Ou comment déclarer sa flamme, en jouant sur l’ambiguïté sexuelle (“Je jouerai à tous les hommes de ta vie/Que j’incarnerai à l’envi”), sur une splendide ballade orchestrale à la Burt Bacharach qui nous fait revenir exactement dix ans en arrière, époque Les Chansons de l’innocence retrouvée, l’album d’une nouvelle escapade londonienne avec le fidèle Jean-Louis Piérot et porté par l’immense L’Homme qui marche, dont Boyfriend serait l’heureux prolongement.

Dans le parcours du chanteur, Londres est ce phare récurrent, cette inspiration magnétique, cette respiration naturelle qui jalonne les albums-clés de sa discographie – des tubes de Pop satori (1986) au chef-d’œuvre Eden (1996), à dix ans d’écart dans un miroir londonien. De quoi annoncer Un nouveau printemps dahoïste.

Éclats londoniens

En 2017, en plein Blitz, sur la pochette duquel il apparaissait en cuir clouté façon Scorpio Rising, Étienne Daho nous quittait sur l’air de Nocturne, évoquant “ces étoiles envenimées, archangéliques et dérangées”. Comme quoi l’homme a de la suite dans les idées, d’une thématique en forme de fil rouge dans son répertoire à l’appétence de Tirer la nuit sur les étoiles, qui est à la fois le titre de ce douzième album et le morceau d’ouverture interprété avec Vanessa Paradis, avec laquelle il n’avait plus duettisé en studio depuis des lustres (période Des heures hindoues, à la fin des années 1980).

------------------------------------

Énoncé de l'exercice:
Continuez le texte sur le nouvel album d'Étienne Daho à partir de sa dernière phrase. Les lignes forment un matériau à part, sans lien avec le texte.

Extrait des données:
------------------------------------

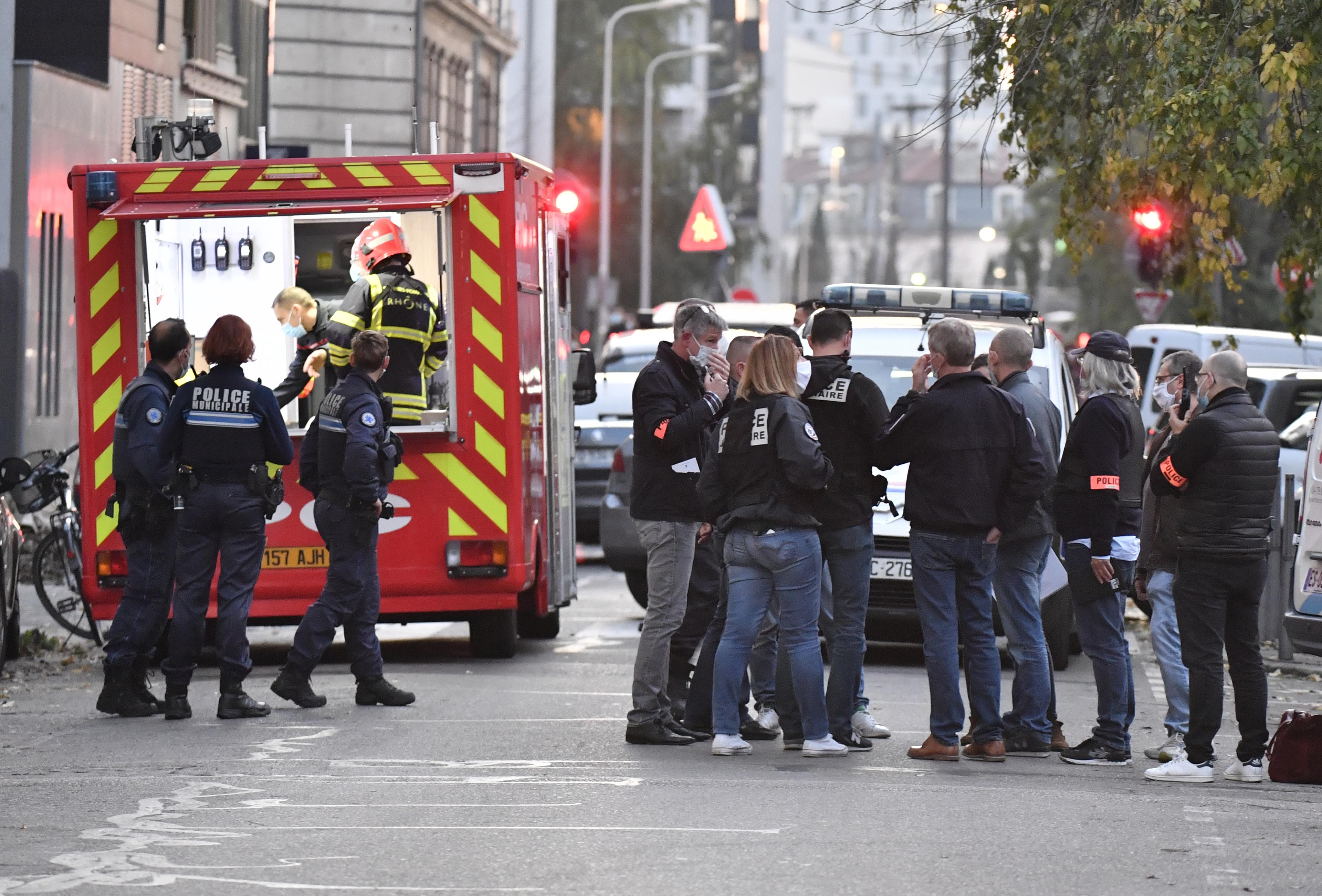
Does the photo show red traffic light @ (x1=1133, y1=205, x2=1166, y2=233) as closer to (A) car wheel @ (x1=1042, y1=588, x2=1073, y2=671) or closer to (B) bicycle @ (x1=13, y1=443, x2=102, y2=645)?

------------------------------------

Réponse attendue:
Sur Blitz, Daho avait trouvé un nouveau compagnon de route avec le trio américain formé par David Holmes et le couple Jade Vincent/Keefus Ciancia qui, comme lui, partage l’inclination malouine au point de quitter Los Angeles pour y élire domicile. “Quand j’ai découvert l’album d’Unloved, Guilty of Love (2016), j’ai trouvé que ça synthétisait tout ce que j’aime, mais dans une démarche contemporaine. Phil Spector, les girl groups, toute la musique des années 1960, mais sans être figé dans le passé, avec un son d’aujourd’hui”, racontait-il alors dans ces colonnes.

Mélomaniaque éternel, Étienne Daho a toujours aimé s’abreuver au son anglo-saxon – William Orbit, Comateens, Bill Pritchard, Saint Etienne, Vanessa Daou, Unloved jalonnent ainsi sa carrière exemplaire, en réévolution permanente. Sans oublier les projets inachevés avec The Jesus & Mary Chain, Pet Shop Boys ou encore Mazzy Star.

© Studio L’Étiquette

Le grand large

Enregistré entre l’été 2021 et l’automne 2022 entre Paris, Londres (pour les cordes à Abbey Road – sous la direction de Sally Herbert, déjà présente sur Les Chansons de l’innocence retrouvée – et des parties enregistrées par Jean-Louis Piérot sur le piano légendaire de John Lennon dans ces mêmes studios) et Saint-Malo, ce douzième album d’Étienne Daho a permis à son auteur de renouer avec cette “ambiance iodée”, réminiscente de l’époque La Notte, la notte.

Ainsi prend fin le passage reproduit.